AIM OF THE EXERCISE:
Check each statement against the HA deployment notes below, answering yes or no and quoting the words that decide it. 1. An isolated host shuts down its virtual machines so they can be restarted on hosts that are not isolated. 2. By default, other hosts treat an isolated host as failed about 12 seconds after the isolation event starts. 3. The default timeout values for isolation cannot be changed.

PROVIDED PASSAGE:
◆ ◆ ◆ ◆ ◆ ◆ ◆

Objective 4.2 – Configure advanced HA deployments Print E-mail
Written by Matthijs van den Berg   
Thursday, 26 March 2009 11:08

Knowledge

  • Describe guidelines for restart priority and isolation response.
    A host in a VMware HA cluster might lose its console network connectivity. Such a host is isolated from other hosts in the cluster. Isolation is a special case in which an ESX Server host has not actually failed, but its service console network is broken (for example, due to switch failure, Ethernet adapter failure, or some similar cause). Isolation is handled as a special case of failure in VMware HA. The isolated host intentionally shuts down the virtual machines running on that host, so they can be restarted on hosts in the cluster that are not isolated.

    By default, about 12 seconds after heartbeats have ceased arriving, the isolated host itself starts a special procedure called isolation response. This typically involves shutting down its virtual machines. About 15 seconds after the start of the isolation event, other hosts in the cluster consider that isolated host as failed and attempt to restart the virtual machines. You can change both of these timeout values from their defaults using VMware HA advanced options in VirtualCenter.

    You need to make sure that there are enough resources in the cluster the account for host failures. Each VM that was killed on a ESX host failure needs to be restarted on another ESX host. The HA process also uses some resources.

◆ ◆ ◆ ◆ ◆ ◆ ◆

MATERIAL:
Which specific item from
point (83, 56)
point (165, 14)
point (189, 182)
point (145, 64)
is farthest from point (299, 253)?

◆ ◆ ◆ ◆ ◆ ◆ ◆

RESULT OF THIS EXERCISE:
1. Yes: "The isolated host intentionally shuts down the virtual machines running on that host, so they can be restarted on hosts in the cluster that are not isolated."
2. No: "About 15 seconds after the start of the isolation event, other hosts in the cluster consider that isolated host as failed and attempt to restart the virtual machines."
3. No: "You can change both of these timeout values from their defaults using VMware HA advanced options in VirtualCenter."